Fox News Channel and Embedded Reporters Excelled, While Peter Jennings and Peter Arnett Flunked

While it only lasted about three weeks, the second Gulf War was an unqualified success. Jubilant Iraqis danced in the streets as U.S. military forces rolled into the center of Baghdad, while the dictator Saddam Hussein and his evil cohorts were, as General Tommy Franks put it on April 11, either dead or "running like hell."

TV's War Report Card But what about TV's coverage of the war? A new MRC Special Report finds while the media covered many aspects of the war well - reports from embedded journalists were refreshingly factual and mostly devoid of commentary - TV's war news exhibited problems detected during previous conflicts: too little skepticism of enemy propaganda, too much mindless negativism about America's military prospects, and a reluctance on the part of most networks to challenge the premises of anti-war activists or to expose their radical agenda:

Networks: By refusing to copy the reflexive skepticism of most of the media elite, those who watched the Fox News Channel weren't misled by the unwarranted second-guessing and negativism that tainted other networks' war news. The main blemish on FNC's war record occurred on March 30 when Geraldo Rivera, traveling with the 101st Airborne Division, boastfully disclosed the unit's mission.

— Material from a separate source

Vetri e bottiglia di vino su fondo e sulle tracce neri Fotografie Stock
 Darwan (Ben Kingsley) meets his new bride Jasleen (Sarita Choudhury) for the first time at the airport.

In contrast, ABC received a near-failing grade for knee-jerk negativism that played up Iraqi claims of civilian suffering, hyped American military difficulties and indulged anti-war protesters with free air time. ABC's Chris Cuomo even promoted anti-war protesters as "prescient indicators of the national mood," even as polls showed most Americans supported the war. (Details on all networks at www.mrc.org)

Anchors: All of the network anchors received high grades except for the highly tendentious Peter Jennings, who played up any defeatist angle he could find. Five days before Baghdad fell, Pentagon reporter John McWethy warned, "This could be, Peter, a long war." Jennings felt vindication: "As many people had anticipated."

Embedded Reporters: These reporters excelled when they acted as the viewers' eyes and ears in Iraq. NBC's David Bloom, in his innovative Bloommobile, was the star of the group, offering hours of riveting live coverage of the Third Infantry's historic drive toward Baghdad, while CNN's Walter Rodgers narrated hour upon hour of armored troop movements, often under enemy fire, without straying from his "just the facts" style.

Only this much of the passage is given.